Die Rolle der Plantagenbesitzerin hat Denis mit Isabelle Huppert besetzt, die deren Hysterie mit körperlicher Intensität ausfüllt. „In gewisser Hinsicht war es notwendig, dass das Leben etwas mit ihr spielte, die Landschaft ihres Gesichts bearbeitete“ – Jean-Claude Carrière hat diesen Satz, der auch Huppert gut trifft, auf Jeanne Moreau gemünzt. In Louis Malles Viva Maria! (1965, heute im Lichtblick) hatte ihr Talent eine seiner raren Gelegenheiten, komödiantisch aufzuspielen. Auch dieser Film spielt in einem Bürgerkrieg, in Mexiko, doch Malle nutzt das Setting vorwiegend zum Spiel mit den Rollenbildern seiner Stars Moreau und Bardot. Erstere hatte gerade ihre erste Langspielplatte gemacht, beide dürfen auch im Film mit Inbrunst singen. Zusätzlich setzt sich das ungleiche Paar zwischen feuerverwüsteten Haciendas an die Spitze eines Aufstands, der sein Vorbild in der zapatistischen Revolte hat, was aus Zensurgründen vertuscht werden sollte. Ja, zur Tarnung sollte sogar der Popocatepetl versteckt werden.

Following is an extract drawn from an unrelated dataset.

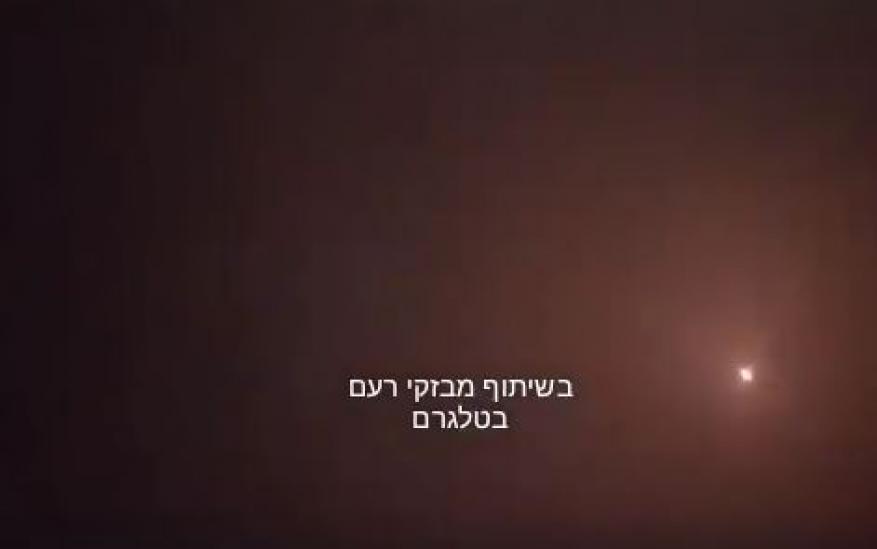 لحظة إطلاق صاروخ من قطاع غزة صوب تل أبيب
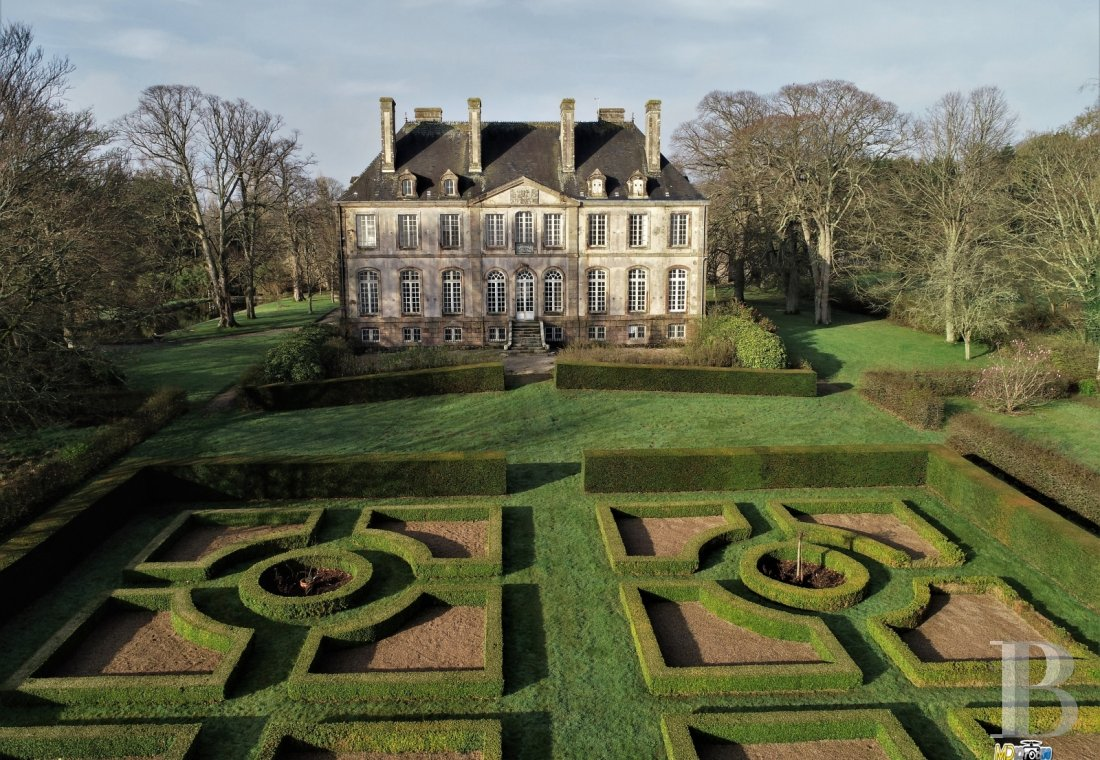 An 18th century chateau and its outbuildings spread across the heights of Val de Saire  in the Cotentin - photo  n°1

Eine weitere Grande Dame des französischen Kinos ist die Regisseurin Agnès Varda, die mittlerweile fast alle ihre Mitstreiter aus der Nouvelle Vague überlebt hat. Höchst aktiv ist sie immer noch, eines ihrer schönsten und persönlichsten Stücke ist Les glaneurs et la glaneuse (2000, Dienstag im Arsenal), ein poetischer Essayfilm über das Sammeln und den Kreislauf der Dinge und des Lebens selbst. Dabei bringt die zierliche Energiebombe sich als Kommentatorin und Darstellerin auch immer wieder selber hör- und sichtbar in den Film ein.